For a handbag: According to Chris Moore, owner of New York City's Artbag, "A handbag should be relined only if it's a cherished or an indispensible item." Replacing the lining could cost $150 or more, depending on the size of the bag, the material, and the complexity of the design.
Odds of revival: A sure―but potentially expensive―thing.
Leather shoes: These are the easiest and least expensive to clean. Take them to a cobbler; prices start at about $7. Polish, dirt, and debris need to be removed before the shoes can be hand cleaned and reconditioned.
Suede shoes: Suede can be tricky, requiring two to three applications of a cleaning solution, a process that can take a week and cost at least $20 at a shoe-repair shop.
Fabric shoes: A cobbler can hand clean fabric shoes using a dry-cleaning solution, but this is only about 50 percent effective, says Jim McFarland, a spokesperson for the Shoe Service Institute of America. As a last resort, have the shoes dyed black to cover up the issue (cost: $25 and up). "Don't have too high expectations," says Meghan Cleary, author of The Perfect Fit: What Your Shoes Say About You. "You have to be willing to let the shoes go if you don't get the desired results."
Odds of revival: Fair.
Faded Black Clothing
For washable garments: The only recourse is to dye them. You can try this at home, but it's risky: There's a strong chance the dye will not cover the original color uniformly, says Jane Rising, manager of training at the International Fabricare Institute.

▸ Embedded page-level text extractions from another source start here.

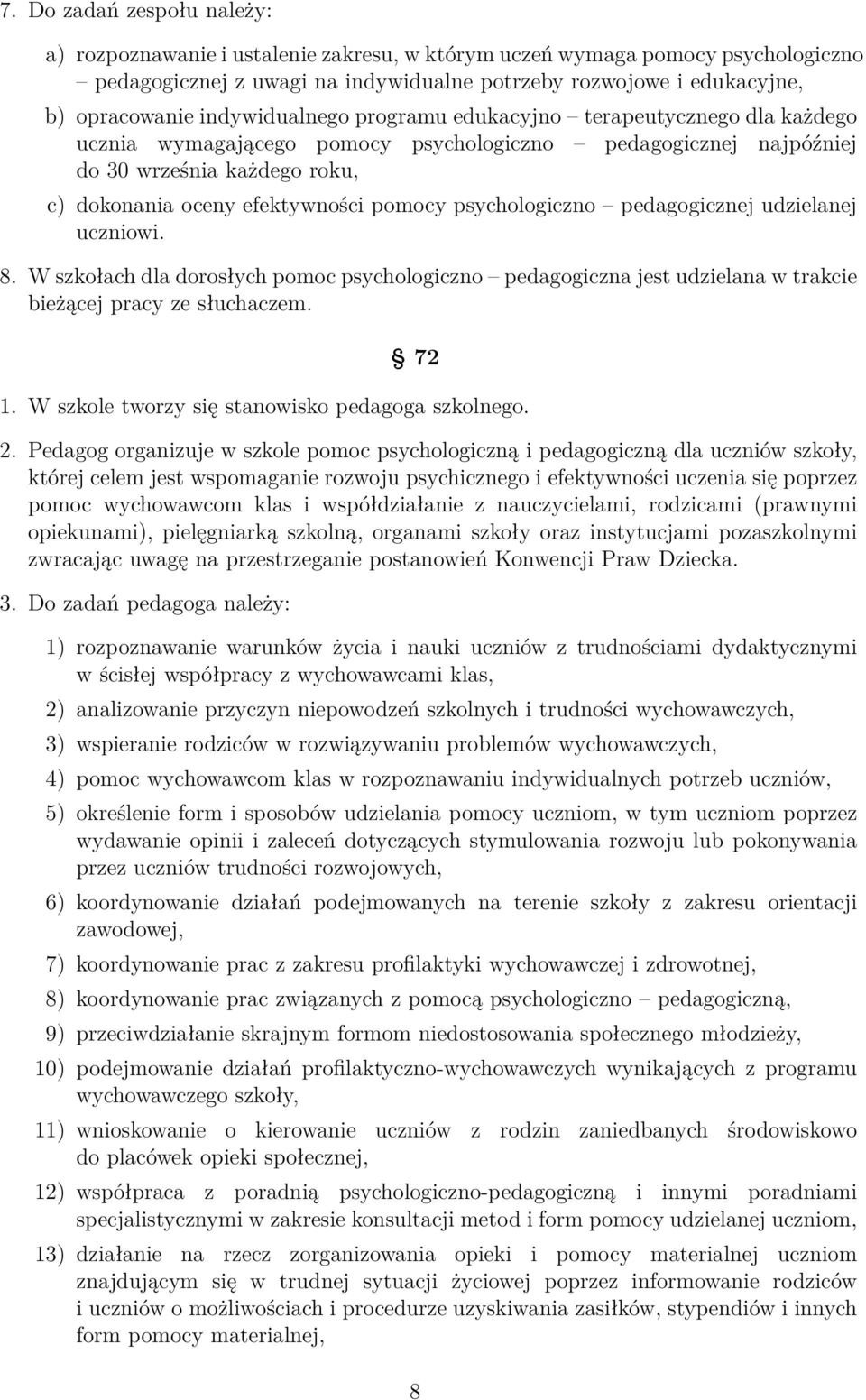 7. Do zadań zespołu należy:

a) rozpoznawanie i ustalenie zakresu, w którym uczeń wymaga pomocy psychologiczno – pedagogicznej z uwagi na indywidualne potrzeby rozwojowe i edukacyjne,

b) opracowanie indywidualnego programu edukacyjno – terapeutycznego dla każdego ucznia wymagającego pomocy psychologiczno – pedagogicznej najpóźniej do 30 września każdego roku,

c) dokonania oceny efektywności pomocy psychologiczno – pedagogicznej udzielanej uczniowi.

8. W szkołach dla dorosłych pomoc psychologiczno – pedagogiczna jest udzielana w trakcie bieżącej pracy ze słuchaczem.

§ 72

1. W szkole tworzy się stanowisko pedagoga szkolnego.

2. Pedagog organizuje w szkole pomoc psychologiczną i pedagogiczną dla uczniów szkoły, której celem jest wspomaganie rozwoju psychicznego i efektywności uczenia się poprzez pomoc wychowawcom klas i współdziałanie z nauczycielami, rodzicami (prawnymi opiekunami), pielęgniarką szkolną, organami szkoły oraz instytucjami pozaszkolnymi zwracając uwagę na przestrzeganie postanowień Konwencji Praw Dziecka.

3. Do zadań pedagoga należy:

1) rozpoznawanie warunków życia i nauki uczniów z trudnościami dydaktycznymi w ścisłej współpracy z wychowawcami klas,

2) analizowanie przyczyn niepowodzeń szkolnych i trudności wychowawczych,

3) wspieranie rodziców w rozwiązywaniu problemów wychowawczych,

4) pomoc wychowawcom klas w rozpoznawaniu indywidualnych potrzeb uczniów,

5) określenie form i sposobów udzielania pomocy uczniom, w tym uczniom poprzez wydawanie opinii i zaleceń dotyczących stymulowania rozwoju lub pokonywania przez uczniów trudności rozwojowych,

6) koordynowanie działań podejmowanych na terenie szkoły z zakresu orientacji zawodowej,

7) koordynowanie prac z zakresu profilaktyki wychowawczej i zdrowotnej,

8) koordynowanie prac związanych z pomocą psychologiczno – pedagogiczną,

9) przeciwdziałanie skrajnym formom niedostosowania społecznego młodzieży,

10) podejmowanie działań profilaktyczno-wychowawczych wynikających z programu wychowawczego szkoły,

11) wnioskowanie o kierowanie uczniów z rodzin zaniedbanych środowiskowo do placówek opieki społecznej,

12) współpraca z poradnią psychologiczno-pedagogiczną i innymi poradniami specjalistycznymi w zakresie konsultacji metod i form pomocy udzielanej uczniom,

13) działanie na rzecz zorganizowania opieki i pomocy materialnej uczniom znajdującym się w trudnej sytuacji życiowej poprzez informowanie rodziców i uczniów o możliwościach i procedurze uzyskiwania zasiłków, stypendiów i innych form pomocy materialnej,

8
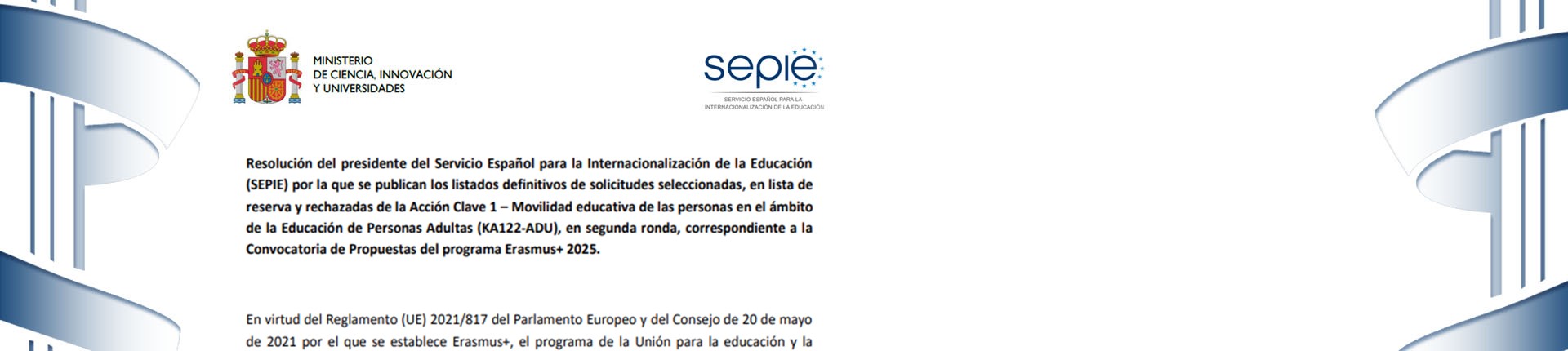 MINISTERIO
DE CIENCIA, INNOVACIÓN
Y UNIVERSIDADES

sepie
SERVICIO ESPAÑOL PARA LA
INTERNACIONALIZACIÓN DE LA EDUCACIÓN

Resolución del presidente del Servicio Español para la Internacionalización de la Educación (SEPIE) por la que se publican los listados definitivos de solicitudes seleccionadas, en lista de reserva y rechazadas de la Acción Clave 1 – Movilidad educativa de las personas en el ámbito de la Educación de Personas Adultas (KA122-ADU), en segunda ronda, correspondiente a la Convocatoria de Propuestas del programa Erasmus+ 2025.

En virtud del Reglamento (UE) 2021/817 del Parlamento Europeo y del Consejo de 20 de mayo de 2021 por el que se establece Erasmus+, el programa de la Unión para la educación y la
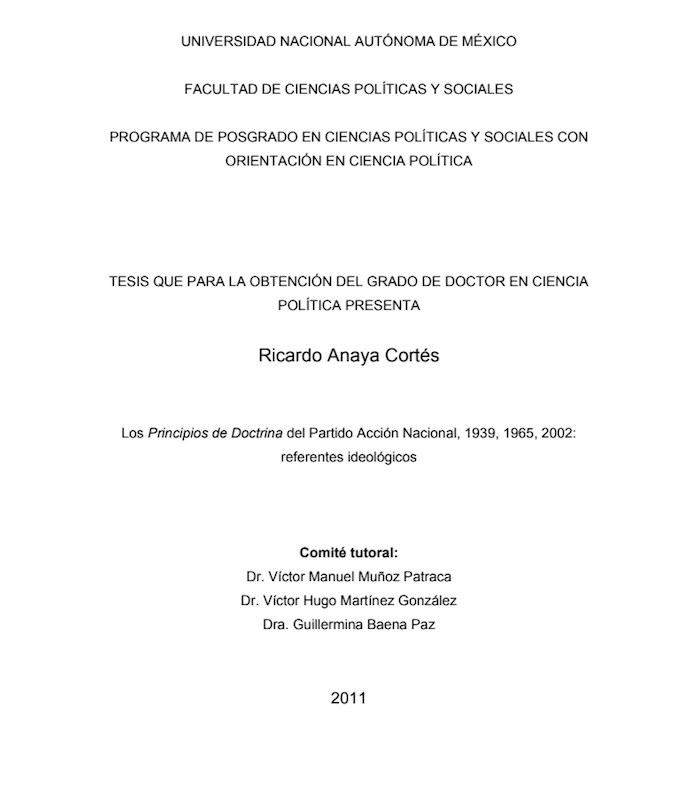 UNIVERSIDAD NACIONAL AUTÓNOMA DE MÉXICO

FACULTAD DE CIENCIAS POLÍTICAS Y SOCIALES

PROGRAMA DE POSGRADO EN CIENCIAS POLÍTICAS Y SOCIALES CON ORIENTACIÓN EN CIENCIA POLÍTICA

TESIS QUE PARA LA OBTENCIÓN DEL GRADO DE DOCTOR EN CIENCIA POLÍTICA PRESENTA

Ricardo Anaya Cortés

Los Principios de Doctrina del Partido Acción Nacional, 1939, 1965, 2002: referentes ideológicos

Comité tutoral:
Dr. Víctor Manuel Muñoz Patraca
Dr. Víctor Hugo Martínez González
Dra. Guillermina Baena Paz

2011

Also, only washable natural fibers, such as cotton and linen, are receptive to dyes (which means the fabric may take the color, but any nylon thread will not). What's more, dyes tend to rub off on undergarments and leave the inside of the washing machine tinted, which can ruin your next load―make sure to run a short cycle afterward with old towels to absorb the dye. You could get a dry cleaner to do the dyeing, but it is expensive (from $100 to $500). "It requires time and work to get the job done right," says Joseph Hallak Jr., owner of Hallak Cleaners and president of the National Cleaners Association. And even then, he cautions, the success rate is less than 75 percent.
For dry-clean-only garments: Take them to a dry cleaner to have them dyed professionally, particularly if the clothing is costly, like a gown. But it's going to be pricey, and success is iffy.
Odds of revival: Very low.
Stained Silk Blouse
Grease and wax stains: Treat these within 48 hours for the best chance of removal, says Rising. In other words, take that thing to the dry cleaner as soon as possible. If the dry cleaner is able to remove the stain, but he bleaches the fabric of its color, he may be able to redye the affected area for no additional charge.
Water-soluble stains like coffee, soda, and tea: These need to be pretreated, so dry cleaners may charge extra. If the silk blouse is a shade of white, you can try soaking the garment in color-safe bleach with a few drops of detergent for 20 to 30 minutes to help ease out the spot, then air-dry. (A colored blouse will bleed as soon as it touches the water.) But this tactic is a gamble: "There may be shrinkage, texture loss, and wrinkling," says Steve Boorstein, a former dry cleaner. "It may look like a rag when you're done."
Odds of revival: Fairly high for grease stains; low for water-soluble stains.